Ad Hoc Vox – feature

Ad Hoc Vox

[uds-billboard name=”adhocvox”]

Ad Hoc Vox

Contact/Email: info@adhocvox.org
Website: www.adhocvox.org

 

How is the project operated?
We are artist-run and nonprofit.

How long has it been in existence?
We had our first event in July of 2007.

What was your motivation?
In 2007 we were a couple of years out of school and both beginning to teach, but we had questions that weren’t being answered by our involvement with the academy in either capacity and wanted to try and answer those questions outside of its restrictions.  It seemed the easiest way to do so was to organize conversations around a given topic and invite people to speak on that topic we thought would be interesting, so we began to organize panels at galleries.

Number of organizers/responsible persons of the project.
Colleen Asper and Jennifer Dudley.  We take on collaborators for many of our events and we have had consistent helpers over the years, but no other organizers.

How are programs funded?
We don’t pay our participants and have been extremely lucky to have so many amazing people gift their time to us over the years.  Since we don’t have a space our only overhead is renting chairs and audio equipment for events and the maintenance of our website.  We ask the spaces we work with to cover rental expenses and usually end up paying the rest out of pocket.

Who is responsible for the programming?
Colleen Asper and Jennifer Dudley, additionally on several panels we have had guest moderators who have made decisions about panels and the one film screening we have done thus far had a guest curator.

Number and average duration of exhibitions/events per year.
This varies considerably, but 4 is average.

What kind of events are usually organized?
Most of the events we have done have been panel discussions, but we have also curated a show, an issue of an online publication, and organized performances, readings, and film screenings.

How is your programming determined?
Most events respond to the work currently installed in each space that hosts us, or some aspect of the space itself, with events that range from panel discussions to performance series and film screenings.  Rather than making the works present our direct subject, however, the dialogue we initiate centers around a topical or structural consideration of the work, privileging an expanded idea of what constitutes a conversation about art.  This is grounded in the conviction that art is an inherently interdisciplinary practice that benefits and is benefited by dialogue with other fields; consequently we place no restrictions on the range of subjects we address.  It also keeps us from serving as a promotional wing of the galleries we work with.  We have included not only artists, art historians, critics, curators, and other members of the art community in our events, but also anthropologists, architects, writers, economists, philosophers, and wide variety of thinkers and producers.

Do you accept proposals/submissions?
Not formally, but several of our guest moderators have approached us over the years.

What is your artistic/curatorial approach?
Ad Hoc Vox is an artist initiated dialogue that always approaches our diverse set of concerns from the perspective of artistic production.  Our name loosely translates to a voice for the situation at hand and thus our approach is to follow whatever feels urgent and unexplored to us at a given moment.

What’s working?

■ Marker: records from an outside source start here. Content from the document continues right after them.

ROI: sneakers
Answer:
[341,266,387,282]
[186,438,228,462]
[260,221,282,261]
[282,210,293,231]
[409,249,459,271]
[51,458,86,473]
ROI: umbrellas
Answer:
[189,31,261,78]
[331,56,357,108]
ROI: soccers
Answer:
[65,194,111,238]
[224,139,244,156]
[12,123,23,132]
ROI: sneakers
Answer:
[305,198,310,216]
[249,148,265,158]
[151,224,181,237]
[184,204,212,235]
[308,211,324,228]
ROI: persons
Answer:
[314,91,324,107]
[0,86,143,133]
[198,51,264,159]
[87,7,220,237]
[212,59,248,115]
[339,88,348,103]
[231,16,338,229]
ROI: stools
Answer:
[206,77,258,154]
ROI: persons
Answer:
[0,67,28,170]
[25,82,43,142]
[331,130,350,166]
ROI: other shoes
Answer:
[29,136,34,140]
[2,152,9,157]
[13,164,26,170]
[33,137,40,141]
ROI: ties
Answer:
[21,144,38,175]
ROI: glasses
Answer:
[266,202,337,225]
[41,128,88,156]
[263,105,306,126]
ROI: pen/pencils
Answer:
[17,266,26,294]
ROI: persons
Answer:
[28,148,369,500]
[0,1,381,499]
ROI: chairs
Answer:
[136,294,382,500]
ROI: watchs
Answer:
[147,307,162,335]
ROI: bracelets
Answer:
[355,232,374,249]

What’s not working?
The openness of Ad Hoc Vox allows for a flexibility that has consistently allowed the project to work in whatever way we need it to.  When difficulties arise, they can usually be traced to the difficulty of collaboration in general rather than anything specific to how Ad Hoc Vox is structured.

What kind of role do you hope to play in your local art scene or community?
Since we are both based in New York most of our events have been there, but we have done events elsewhere, so our community is always shifting.  One role we hope to play is to create conversations outside of any fixed institution.

What idea are you most excited about for the future?
Continuing to reinvent what Ad Hoc Vox is.